▶ [Material for the task]
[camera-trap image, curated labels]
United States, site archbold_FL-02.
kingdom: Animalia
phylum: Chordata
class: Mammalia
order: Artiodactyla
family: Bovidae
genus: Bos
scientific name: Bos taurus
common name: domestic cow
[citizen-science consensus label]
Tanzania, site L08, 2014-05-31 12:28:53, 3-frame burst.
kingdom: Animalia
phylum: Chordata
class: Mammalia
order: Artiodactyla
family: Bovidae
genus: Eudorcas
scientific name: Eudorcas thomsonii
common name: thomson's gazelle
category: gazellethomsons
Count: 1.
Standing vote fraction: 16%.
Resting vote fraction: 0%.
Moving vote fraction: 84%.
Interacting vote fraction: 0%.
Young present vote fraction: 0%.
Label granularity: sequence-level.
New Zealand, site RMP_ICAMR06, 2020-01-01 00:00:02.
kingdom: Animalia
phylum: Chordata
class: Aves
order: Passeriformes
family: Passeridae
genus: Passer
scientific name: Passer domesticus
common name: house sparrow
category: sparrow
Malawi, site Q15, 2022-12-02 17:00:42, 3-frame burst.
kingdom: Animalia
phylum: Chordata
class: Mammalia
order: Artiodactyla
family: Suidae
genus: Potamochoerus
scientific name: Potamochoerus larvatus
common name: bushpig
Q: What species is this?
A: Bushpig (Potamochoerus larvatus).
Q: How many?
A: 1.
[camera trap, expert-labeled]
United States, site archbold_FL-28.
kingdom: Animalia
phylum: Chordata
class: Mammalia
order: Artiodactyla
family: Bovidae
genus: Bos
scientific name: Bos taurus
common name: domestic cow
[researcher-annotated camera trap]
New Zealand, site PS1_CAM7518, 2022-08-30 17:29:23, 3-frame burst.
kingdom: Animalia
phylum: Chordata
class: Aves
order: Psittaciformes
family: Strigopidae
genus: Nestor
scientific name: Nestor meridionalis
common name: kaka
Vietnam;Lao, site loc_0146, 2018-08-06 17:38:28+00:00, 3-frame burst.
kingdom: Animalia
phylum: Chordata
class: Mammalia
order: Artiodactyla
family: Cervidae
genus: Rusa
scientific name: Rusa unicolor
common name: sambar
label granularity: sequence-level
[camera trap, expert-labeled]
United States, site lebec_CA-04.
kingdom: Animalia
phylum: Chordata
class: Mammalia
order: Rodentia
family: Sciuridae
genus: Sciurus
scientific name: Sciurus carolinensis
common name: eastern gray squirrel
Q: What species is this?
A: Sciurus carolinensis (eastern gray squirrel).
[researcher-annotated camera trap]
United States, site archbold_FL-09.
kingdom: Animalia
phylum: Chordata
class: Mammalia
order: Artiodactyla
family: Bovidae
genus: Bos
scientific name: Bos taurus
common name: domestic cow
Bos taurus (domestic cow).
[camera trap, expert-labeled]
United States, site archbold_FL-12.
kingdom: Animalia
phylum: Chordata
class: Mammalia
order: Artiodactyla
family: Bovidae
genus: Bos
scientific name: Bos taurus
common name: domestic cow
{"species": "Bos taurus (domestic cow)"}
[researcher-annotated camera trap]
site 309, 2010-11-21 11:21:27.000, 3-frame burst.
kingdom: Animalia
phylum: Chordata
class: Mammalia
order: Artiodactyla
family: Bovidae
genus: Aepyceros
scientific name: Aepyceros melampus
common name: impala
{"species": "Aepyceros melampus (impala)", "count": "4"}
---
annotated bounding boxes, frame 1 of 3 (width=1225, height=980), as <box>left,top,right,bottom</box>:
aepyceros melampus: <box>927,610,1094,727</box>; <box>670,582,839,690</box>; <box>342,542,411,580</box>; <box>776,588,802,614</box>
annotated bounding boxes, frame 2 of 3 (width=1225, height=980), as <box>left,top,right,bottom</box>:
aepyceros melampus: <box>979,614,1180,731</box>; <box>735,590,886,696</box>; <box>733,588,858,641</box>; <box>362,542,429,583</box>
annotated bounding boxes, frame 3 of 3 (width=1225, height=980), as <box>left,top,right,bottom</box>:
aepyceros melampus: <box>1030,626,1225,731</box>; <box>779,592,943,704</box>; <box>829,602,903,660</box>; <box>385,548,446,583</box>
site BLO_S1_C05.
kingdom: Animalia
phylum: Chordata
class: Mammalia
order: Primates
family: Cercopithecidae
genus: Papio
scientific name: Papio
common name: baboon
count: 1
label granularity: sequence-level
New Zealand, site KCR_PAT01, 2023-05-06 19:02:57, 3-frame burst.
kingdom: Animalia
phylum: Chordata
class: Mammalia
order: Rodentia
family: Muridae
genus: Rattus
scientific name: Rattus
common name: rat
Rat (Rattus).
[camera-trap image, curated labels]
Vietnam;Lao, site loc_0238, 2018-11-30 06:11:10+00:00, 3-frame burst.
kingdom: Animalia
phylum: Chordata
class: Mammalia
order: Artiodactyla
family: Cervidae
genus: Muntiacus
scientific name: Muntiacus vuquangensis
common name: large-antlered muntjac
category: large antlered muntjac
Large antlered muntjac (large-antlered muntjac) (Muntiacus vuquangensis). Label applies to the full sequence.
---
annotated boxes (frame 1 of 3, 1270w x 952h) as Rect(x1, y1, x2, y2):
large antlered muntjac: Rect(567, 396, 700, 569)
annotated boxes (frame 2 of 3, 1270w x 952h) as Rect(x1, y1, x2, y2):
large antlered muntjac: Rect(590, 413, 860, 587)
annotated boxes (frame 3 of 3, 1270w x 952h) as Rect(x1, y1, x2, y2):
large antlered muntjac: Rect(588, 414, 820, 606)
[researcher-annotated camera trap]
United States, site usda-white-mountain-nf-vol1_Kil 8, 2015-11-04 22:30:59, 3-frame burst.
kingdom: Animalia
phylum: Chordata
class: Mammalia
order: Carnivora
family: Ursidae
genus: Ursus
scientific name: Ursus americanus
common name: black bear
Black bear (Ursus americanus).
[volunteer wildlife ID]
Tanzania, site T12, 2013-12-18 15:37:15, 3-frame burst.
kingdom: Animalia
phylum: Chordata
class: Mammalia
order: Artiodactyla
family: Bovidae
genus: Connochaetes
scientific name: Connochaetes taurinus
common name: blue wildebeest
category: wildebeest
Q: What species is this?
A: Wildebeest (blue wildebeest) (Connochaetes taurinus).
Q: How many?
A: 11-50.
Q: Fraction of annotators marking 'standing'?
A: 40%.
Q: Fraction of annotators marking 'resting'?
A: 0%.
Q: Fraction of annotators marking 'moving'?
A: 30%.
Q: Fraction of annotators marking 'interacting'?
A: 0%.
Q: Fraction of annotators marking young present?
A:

▶ [What the task requires]
Repeat the records above in full, word for word.

▶ [Exercise answer]
[camera-trap image, curated labels]
United States, site archbold_FL-02.
kingdom: Animalia
phylum: Chordata
class: Mammalia
order: Artiodactyla
family: Bovidae
genus: Bos
scientific name: Bos taurus
common name: domestic cow
[citizen-science consensus label]
Tanzania, site L08, 2014-05-31 12:28:53, 3-frame burst.
kingdom: Animalia
phylum: Chordata
class: Mammalia
order: Artiodactyla
family: Bovidae
genus: Eudorcas
scientific name: Eudorcas thomsonii
common name: thomson's gazelle
category: gazellethomsons
Count: 1.
Standing vote fraction: 16%.
Resting vote fraction: 0%.
Moving vote fraction: 84%.
Interacting vote fraction: 0%.
Young present vote fraction: 0%.
Label granularity: sequence-level.
New Zealand, site RMP_ICAMR06, 2020-01-01 00:00:02.
kingdom: Animalia
phylum: Chordata
class: Aves
order: Passeriformes
family: Passeridae
genus: Passer
scientific name: Passer domesticus
common name: house sparrow
category: sparrow
Malawi, site Q15, 2022-12-02 17:00:42, 3-frame burst.
kingdom: Animalia
phylum: Chordata
class: Mammalia
order: Artiodactyla
family: Suidae
genus: Potamochoerus
scientific name: Potamochoerus larvatus
common name: bushpig
Q: What species is this?
A: Bushpig (Potamochoerus larvatus).
Q: How many?
A: 1.
[camera trap, expert-labeled]
United States, site archbold_FL-28.
kingdom: Animalia
phylum: Chordata
class: Mammalia
order: Artiodactyla
family: Bovidae
genus: Bos
scientific name: Bos taurus
common name: domestic cow
[researcher-annotated camera trap]
New Zealand, site PS1_CAM7518, 2022-08-30 17:29:23, 3-frame burst.
kingdom: Animalia
phylum: Chordata
class: Aves
order: Psittaciformes
family: Strigopidae
genus: Nestor
scientific name: Nestor meridionalis
common name: kaka
Vietnam;Lao, site loc_0146, 2018-08-06 17:38:28+00:00, 3-frame burst.
kingdom: Animalia
phylum: Chordata
class: Mammalia
order: Artiodactyla
family: Cervidae
genus: Rusa
scientific name: Rusa unicolor
common name: sambar
label granularity: sequence-level
[camera trap, expert-labeled]
United States, site lebec_CA-04.
kingdom: Animalia
phylum: Chordata
class: Mammalia
order: Rodentia
family: Sciuridae
genus: Sciurus
scientific name: Sciurus carolinensis
common name: eastern gray squirrel
Q: What species is this?
A: Sciurus carolinensis (eastern gray squirrel).
[researcher-annotated camera trap]
United States, site archbold_FL-09.
kingdom: Animalia
phylum: Chordata
class: Mammalia
order: Artiodactyla
family: Bovidae
genus: Bos
scientific name: Bos taurus
common name: domestic cow
Bos taurus (domestic cow).
[camera trap, expert-labeled]
United States, site archbold_FL-12.
kingdom: Animalia
phylum: Chordata
class: Mammalia
order: Artiodactyla
family: Bovidae
genus: Bos
scientific name: Bos taurus
common name: domestic cow
{"species": "Bos taurus (domestic cow)"}
[researcher-annotated camera trap]
site 309, 2010-11-21 11:21:27.000, 3-frame burst.
kingdom: Animalia
phylum: Chordata
class: Mammalia
order: Artiodactyla
family: Bovidae
genus: Aepyceros
scientific name: Aepyceros melampus
common name: impala
{"species": "Aepyceros melampus (impala)", "count": "4"}
---
annotated bounding boxes, frame 1 of 3 (width=1225, height=980), as <box>left,top,right,bottom</box>:
aepyceros melampus: <box>927,610,1094,727</box>; <box>670,582,839,690</box>; <box>342,542,411,580</box>; <box>776,588,802,614</box>
annotated bounding boxes, frame 2 of 3 (width=1225, height=980), as <box>left,top,right,bottom</box>:
aepyceros melampus: <box>979,614,1180,731</box>; <box>735,590,886,696</box>; <box>733,588,858,641</box>; <box>362,542,429,583</box>
annotated bounding boxes, frame 3 of 3 (width=1225, height=980), as <box>left,top,right,bottom</box>:
aepyceros melampus: <box>1030,626,1225,731</box>; <box>779,592,943,704</box>; <box>829,602,903,660</box>; <box>385,548,446,583</box>
site BLO_S1_C05.
kingdom: Animalia
phylum: Chordata
class: Mammalia
order: Primates
family: Cercopithecidae
genus: Papio
scientific name: Papio
common name: baboon
count: 1
label granularity: sequence-level
New Zealand, site KCR_PAT01, 2023-05-06 19:02:57, 3-frame burst.
kingdom: Animalia
phylum: Chordata
class: Mammalia
order: Rodentia
family: Muridae
genus: Rattus
scientific name: Rattus
common name: rat
Rat (Rattus).
[camera-trap image, curated labels]
Vietnam;Lao, site loc_0238, 2018-11-30 06:11:10+00:00, 3-frame burst.
kingdom: Animalia
phylum: Chordata
class: Mammalia
order: Artiodactyla
family: Cervidae
genus: Muntiacus
scientific name: Muntiacus vuquangensis
common name: large-antlered muntjac
category: large antlered muntjac
Large antlered muntjac (large-antlered muntjac) (Muntiacus vuquangensis). Label applies to the full sequence.
---
annotated boxes (frame 1 of 3, 1270w x 952h) as Rect(x1, y1, x2, y2):
large antlered muntjac: Rect(567, 396, 700, 569)
annotated boxes (frame 2 of 3, 1270w x 952h) as Rect(x1, y1, x2, y2):
large antlered muntjac: Rect(590, 413, 860, 587)
annotated boxes (frame 3 of 3, 1270w x 952h) as Rect(x1, y1, x2, y2):
large antlered muntjac: Rect(588, 414, 820, 606)
[researcher-annotated camera trap]
United States, site usda-white-mountain-nf-vol1_Kil 8, 2015-11-04 22:30:59, 3-frame burst.
kingdom: Animalia
phylum: Chordata
class: Mammalia
order: Carnivora
family: Ursidae
genus: Ursus
scientific name: Ursus americanus
common name: black bear
Black bear (Ursus americanus).
[volunteer wildlife ID]
Tanzania, site T12, 2013-12-18 15:37:15, 3-frame burst.
kingdom: Animalia
phylum: Chordata
class: Mammalia
order: Artiodactyla
family: Bovidae
genus: Connochaetes
scientific name: Connochaetes taurinus
common name: blue wildebeest
category: wildebeest
Q: What species is this?
A: Wildebeest (blue wildebeest) (Connochaetes taurinus).
Q: How many?
A: 11-50.
Q: Fraction of annotators marking 'standing'?
A: 40%.
Q: Fraction of annotators marking 'resting'?
A: 0%.
Q: Fraction of annotators marking 'moving'?
A: 30%.
Q: Fraction of annotators marking 'interacting'?
A: 0%.
Q: Fraction of annotators marking young present?
A:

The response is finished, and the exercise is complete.